Antes de dormir recuerdo el incidente con los agresivos insectos; al llegar a casa todavía quedaban algunos mordiéndome con ira, quizá porque notaban la lejanía de su hogar.
He tenido extrañas pesadillas con hormigas gigantes que me perseguían y con otras tan ínfimas que no podía matarlas. Despierto sudando y con una extraña sensación en las piernas. Al levantar sábanas y mantas descubro que de ellas sólo quedan los huesos. Miles de hormigas devoran sin descanso el resto de mi cuerpo mientras otras construyen, en mitad de mi cuarto, un hormiguero gigante.



Fourmis

fourmi.jpg Je suis sorti me promener et j’ai écrasé par inadvertance une énorme fourmilière sur le terrain vague proche de chez moi. Les fourmis, dont on entendait de loin les pas sur l’herbe, n’ont pas tardé à monter le long de ma jambe pour l’examiner. Nerveux, je me suis secoué et je suis parti en courant.
Avant de m’endormir, je me souviens de l’incident avec les insectes agressifs ; lorsque je suis arrivé chez moi, il en restait encore quelques-uns qui me mordaient avec rage, peut-être parce qu’ils se sentaient loin de chez eux.
J’ai fait d’étranges cauchemars, j’ai rêvé de fourmis géantes qui me poursuivaient et d’autres tellement minuscules que je ne pouvais pas les tuer.

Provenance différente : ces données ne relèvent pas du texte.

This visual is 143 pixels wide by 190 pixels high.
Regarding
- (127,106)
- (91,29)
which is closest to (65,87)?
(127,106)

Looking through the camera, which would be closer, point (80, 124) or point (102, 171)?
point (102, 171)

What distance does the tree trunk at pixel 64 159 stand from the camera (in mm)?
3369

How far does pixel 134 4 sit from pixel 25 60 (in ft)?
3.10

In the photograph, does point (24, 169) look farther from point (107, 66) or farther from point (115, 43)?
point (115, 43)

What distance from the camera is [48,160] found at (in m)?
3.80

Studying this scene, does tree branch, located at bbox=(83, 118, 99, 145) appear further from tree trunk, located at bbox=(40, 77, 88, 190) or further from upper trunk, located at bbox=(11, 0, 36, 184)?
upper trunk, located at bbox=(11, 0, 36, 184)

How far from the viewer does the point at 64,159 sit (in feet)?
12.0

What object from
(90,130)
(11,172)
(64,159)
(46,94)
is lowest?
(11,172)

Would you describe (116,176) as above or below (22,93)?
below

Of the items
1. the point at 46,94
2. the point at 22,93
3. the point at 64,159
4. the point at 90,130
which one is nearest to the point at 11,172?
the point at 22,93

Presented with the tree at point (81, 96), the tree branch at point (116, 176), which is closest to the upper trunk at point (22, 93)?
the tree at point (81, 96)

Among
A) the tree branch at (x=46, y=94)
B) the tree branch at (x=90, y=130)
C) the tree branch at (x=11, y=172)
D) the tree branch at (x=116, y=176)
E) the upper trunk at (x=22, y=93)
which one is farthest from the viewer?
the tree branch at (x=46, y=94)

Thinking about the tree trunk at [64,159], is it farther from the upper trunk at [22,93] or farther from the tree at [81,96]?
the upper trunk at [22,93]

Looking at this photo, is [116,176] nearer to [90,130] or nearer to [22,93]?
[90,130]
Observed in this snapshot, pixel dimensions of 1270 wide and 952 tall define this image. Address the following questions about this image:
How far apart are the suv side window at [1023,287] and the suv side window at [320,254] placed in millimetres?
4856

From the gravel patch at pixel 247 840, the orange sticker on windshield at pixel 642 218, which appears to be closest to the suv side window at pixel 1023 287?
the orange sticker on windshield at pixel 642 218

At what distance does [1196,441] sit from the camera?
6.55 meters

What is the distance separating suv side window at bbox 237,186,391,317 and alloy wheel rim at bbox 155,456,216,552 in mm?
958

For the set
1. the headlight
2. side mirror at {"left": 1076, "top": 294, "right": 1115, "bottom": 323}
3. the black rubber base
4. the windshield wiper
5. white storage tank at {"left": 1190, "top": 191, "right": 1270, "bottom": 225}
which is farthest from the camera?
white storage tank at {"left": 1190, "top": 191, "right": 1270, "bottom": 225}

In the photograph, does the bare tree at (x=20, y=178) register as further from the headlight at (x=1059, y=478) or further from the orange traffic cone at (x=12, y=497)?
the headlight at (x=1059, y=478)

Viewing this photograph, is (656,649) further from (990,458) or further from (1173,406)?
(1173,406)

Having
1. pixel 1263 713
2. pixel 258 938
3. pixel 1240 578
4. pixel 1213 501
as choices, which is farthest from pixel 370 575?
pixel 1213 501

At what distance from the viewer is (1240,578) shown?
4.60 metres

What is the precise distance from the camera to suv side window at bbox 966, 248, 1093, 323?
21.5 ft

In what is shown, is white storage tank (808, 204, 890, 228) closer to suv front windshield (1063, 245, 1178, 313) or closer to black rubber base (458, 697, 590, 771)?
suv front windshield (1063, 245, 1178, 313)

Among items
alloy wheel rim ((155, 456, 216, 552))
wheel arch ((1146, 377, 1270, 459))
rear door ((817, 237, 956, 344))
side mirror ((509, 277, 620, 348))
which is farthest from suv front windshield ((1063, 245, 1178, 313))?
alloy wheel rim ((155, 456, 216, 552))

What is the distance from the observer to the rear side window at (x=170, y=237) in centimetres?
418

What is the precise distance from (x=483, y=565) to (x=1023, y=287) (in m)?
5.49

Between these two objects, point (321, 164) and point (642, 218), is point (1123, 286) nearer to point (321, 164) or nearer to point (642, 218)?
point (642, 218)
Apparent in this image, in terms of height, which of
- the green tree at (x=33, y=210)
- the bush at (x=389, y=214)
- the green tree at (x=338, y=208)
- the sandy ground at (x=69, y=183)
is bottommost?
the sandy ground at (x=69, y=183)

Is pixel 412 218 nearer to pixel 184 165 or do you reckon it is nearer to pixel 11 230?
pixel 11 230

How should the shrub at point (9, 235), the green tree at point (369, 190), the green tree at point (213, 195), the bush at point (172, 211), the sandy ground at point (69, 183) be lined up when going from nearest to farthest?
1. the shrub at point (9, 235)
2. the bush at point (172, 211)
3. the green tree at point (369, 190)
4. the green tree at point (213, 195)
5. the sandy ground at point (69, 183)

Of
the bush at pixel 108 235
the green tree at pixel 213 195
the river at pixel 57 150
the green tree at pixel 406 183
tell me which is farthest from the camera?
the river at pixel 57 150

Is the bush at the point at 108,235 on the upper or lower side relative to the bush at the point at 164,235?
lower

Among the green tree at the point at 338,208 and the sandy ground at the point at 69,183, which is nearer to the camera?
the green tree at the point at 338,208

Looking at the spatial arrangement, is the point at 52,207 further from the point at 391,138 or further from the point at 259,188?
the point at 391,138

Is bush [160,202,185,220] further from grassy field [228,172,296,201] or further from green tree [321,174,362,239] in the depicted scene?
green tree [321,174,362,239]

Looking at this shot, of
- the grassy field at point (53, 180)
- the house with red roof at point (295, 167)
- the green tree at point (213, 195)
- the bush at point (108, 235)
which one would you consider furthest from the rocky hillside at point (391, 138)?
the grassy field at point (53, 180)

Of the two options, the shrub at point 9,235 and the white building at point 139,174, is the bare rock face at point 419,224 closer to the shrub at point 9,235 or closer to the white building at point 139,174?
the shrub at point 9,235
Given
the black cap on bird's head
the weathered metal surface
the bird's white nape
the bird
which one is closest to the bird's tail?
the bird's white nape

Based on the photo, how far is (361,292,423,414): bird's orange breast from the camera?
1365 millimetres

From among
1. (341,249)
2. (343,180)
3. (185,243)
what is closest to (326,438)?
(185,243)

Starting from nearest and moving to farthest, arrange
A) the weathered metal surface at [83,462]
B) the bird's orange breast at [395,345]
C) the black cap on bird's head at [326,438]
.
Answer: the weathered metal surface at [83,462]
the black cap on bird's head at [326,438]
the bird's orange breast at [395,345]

Je me réveille en sueur et avec une sensation bizarre dans les jambes. Lorsque je soulève les draps et les couvertures je découvre qu’il n’en reste que les os. Des milliers de fourmis dévorent sans trève le reste de mon corps tandis que d’autres construisent, au milieu de ma chambre, une fourmilière géante.